I couldn’t have said it better myself.
On the subject of greed, Shakespeare had Trump down to a “T”
when he wrote, “All that glitters is not
gold” in “The Merchant of Venice.” He also spoke to Trump’s narcissism and
arrogance in “King Lear:”
“Have more than thou
showest. Speak less than thou knowest. Lend less than thou owest. Ride more
than thou goest. Learn more than thou trowest, and set less than thou throwest.”
As for Trump’s reality-show vision of the presidency, I
offer this from “As You Like It:”
“All the world’s a
stage, and all the men and women merely players. They have their exits and
their entrances; and one man in his time plays many parts.”
As Special Counsel Robert Mueller’s investigation into
Russian collusion rolls on, I harken back to this quote from Cordelia in “King
Lear:”
“Time shall unfold
what plighted cunning hides. Who cover faults, at last shame them derides.”
One can only hope.
And this from Hamlet regarding Trump’s world view:
“There are more things
in heaven and earth, Horatio, than are dreamt of in your philosophy.”
----------------------------------------
Exercise instructions:
**A.** Reproduce the part of the passage on Shakespeare and Trump starting at "As Special Counsel" and ending at "can only hope.".
**B.** Write the next part of the passage on Shakespeare and Trump, picking up after its last sentence.

Dataset rows:
----------------------------------------
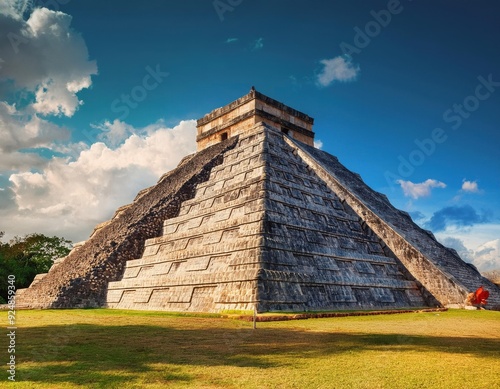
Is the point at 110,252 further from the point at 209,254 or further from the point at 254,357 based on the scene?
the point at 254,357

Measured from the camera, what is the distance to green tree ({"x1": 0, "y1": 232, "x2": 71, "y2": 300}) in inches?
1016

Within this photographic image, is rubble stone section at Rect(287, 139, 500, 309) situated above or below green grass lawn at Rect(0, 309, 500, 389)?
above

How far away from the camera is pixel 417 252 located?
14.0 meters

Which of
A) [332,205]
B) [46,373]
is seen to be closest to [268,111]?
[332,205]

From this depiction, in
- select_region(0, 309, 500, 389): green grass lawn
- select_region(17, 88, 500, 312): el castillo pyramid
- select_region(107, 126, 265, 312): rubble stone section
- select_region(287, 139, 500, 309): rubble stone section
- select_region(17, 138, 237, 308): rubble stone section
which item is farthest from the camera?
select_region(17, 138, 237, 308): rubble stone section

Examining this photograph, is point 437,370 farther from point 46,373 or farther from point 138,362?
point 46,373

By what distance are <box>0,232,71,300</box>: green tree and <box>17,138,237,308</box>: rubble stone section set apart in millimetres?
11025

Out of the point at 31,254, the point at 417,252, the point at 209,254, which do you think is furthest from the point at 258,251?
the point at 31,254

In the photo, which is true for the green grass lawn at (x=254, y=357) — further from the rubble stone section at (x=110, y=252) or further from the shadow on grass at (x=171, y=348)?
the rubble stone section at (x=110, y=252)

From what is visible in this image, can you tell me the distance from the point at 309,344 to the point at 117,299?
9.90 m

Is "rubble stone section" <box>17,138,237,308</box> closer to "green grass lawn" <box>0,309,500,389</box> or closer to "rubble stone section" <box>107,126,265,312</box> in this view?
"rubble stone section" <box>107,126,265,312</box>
----------------------------------------
Results of the exercise:
**A.**
As Special Counsel Robert Mueller’s investigation into
Russian collusion rolls on, I harken back to this quote from Cordelia in “King
Lear:”
“Time shall unfold
what plighted cunning hides. Who cover faults, at last shame them derides.”
One can only hope.

**B.**
Or, from “Julius Caesar:”
“The evil that men do
lives after them; the good is oft interred with their bones."
And, “Cowards die many
times before their deaths; the valiant never taste of death but once.”
Nothing describes Donald Trump and his tweets, his rallies and his word-salad speeches
better than my favorite Shakespeare quotation that comes from “MacBeth:”
“Life's but a walking
shadow, a poor player that struts and frets his hour upon the stage and then is
heard no more. It is a tale told by an idiot, full of sound and fury, signifying
nothing.”
But take heart, my friends, Shakespeare also predicted the public
outcry, the refusal by many to accept Trump’s new normal and the organized
resistance to his presidency in Act 3, Scene 1 of “The Merchant of Venice,” when
he wrote this:
“If you prick us, do
we not bleed? If you tickle us, do we not laugh? If you poison us, do we not
die? And if you wrong us, shall we not revenge?”
The answers to those questions are “yes,” “yes,” “yes”…and “oh
hell yes.”
And thereby hangs a tale.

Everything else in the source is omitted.